In the observational study, experienced endoscopists' unaided adenoma-detection rate fell from 28.4% before routine AI use to 22.4% afterwards; the design cannot establish that AI caused the fall. In the randomised vignette trial, 20 hours of AI training did not prevent doctors from following plausible bad advice.9 “Human oversight” is a weak safeguard if the human has learned not to disagree. It describes a box in a diagram, not proof of independent judgment.
The quarrel in the machine
Most medicine is not yet a coherent learning or control system. Hospitals buy answer engines, bolt-on tools and models embedded in the record one at a time. Each may help locally; together they amount to a procurement programme without a constitution. America is the sharpest example because the software joins an administrative quarrel already in motion.

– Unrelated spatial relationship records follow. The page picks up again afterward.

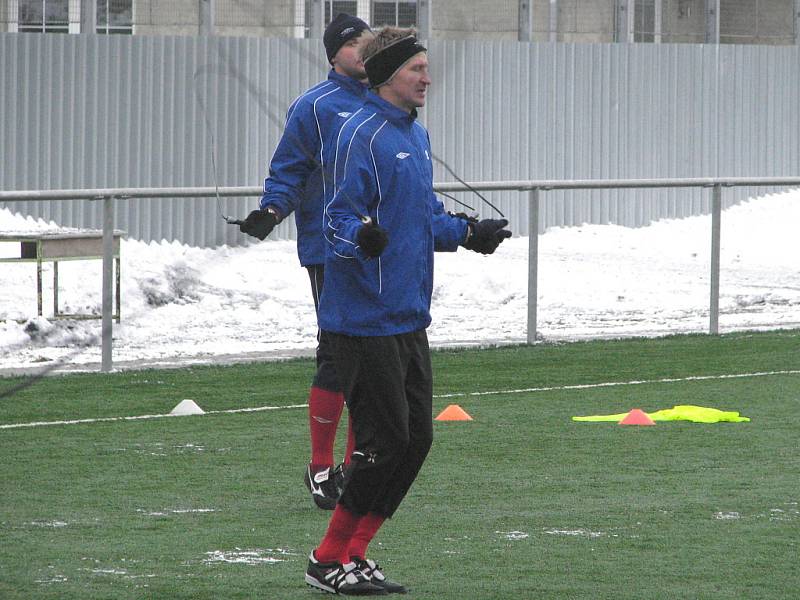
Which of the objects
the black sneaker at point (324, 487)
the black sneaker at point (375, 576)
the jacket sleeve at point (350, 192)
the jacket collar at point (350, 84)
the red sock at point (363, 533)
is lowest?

In 2024 insurers on HealthCare.gov denied 19% of in-network claims. Consumers appealed fewer than 1% of those denials, and insurers upheld 66% of the decisions that were appealed.10 Payment denials differ from clinical errors, but reveal how a consequential decision can be made at scale while the information and stamina needed to challenge it remain scarce.
AI can accelerate every side. Payers can review faster; providers and patients can draft appeals faster. The underlying quarrel survives. But an administrative arms race is also an ownership contest: each clinical note, denial and appeal adds to somebody's store of data. Fragmentation therefore contains the seed of consolidation. The institution with the broadest view can learn faster than those feeding it.
Nor does a large evidence base guarantee useful learning. A review published in March 2026, whose searches ended on December 6th 2024, found that only 24% of 50 studies of predictive clinical decision support involved prospective use; 64% reported technical measures without data about workflow.11 A system may improve a score while learning little about care. The record must include what happened to the patient and how the tool changed the work, not merely whether a model matched a label.
A commons worth having
Ownership is not predetermined. One promising arrangement would combine inspectable software, federated governance and protected reporting. These are different safeguards. Open code permits scrutiny but does not open a patient's file. Federation can leave hospitals and public systems with a say over their data. Reporting protections can reward candour without excusing reckless or criminal conduct.
That last boundary is difficult. The prosecution of nurse RaDonda Vaught after a fatal medication error showed how quickly an argument about accountability can become an argument about whether anyone will report the next near-miss.12 A learning system needs rules for blame, not a promise to abolish it.
Models and application code may become cheaper and easier to copy. A trusted learning institution will not. Its scarce assets are access to well-kept records, permission to compare them, the ability to test a change and a reputation for treating candour fairly. Those are products of governance, not properties of a model.
Aviation did not preserve the pilot by pretending automation could not fly. It gave pilots a new source of authority: stewardship of a system that learned from near-misses. Doctors have the same opening. They can collect mistakes, test machines and reward candour. Otherwise insurers, vendors and states will decide what counts as an error and keep the lesson. The machine will not heal itself. A medical system that owns its mistakes just might.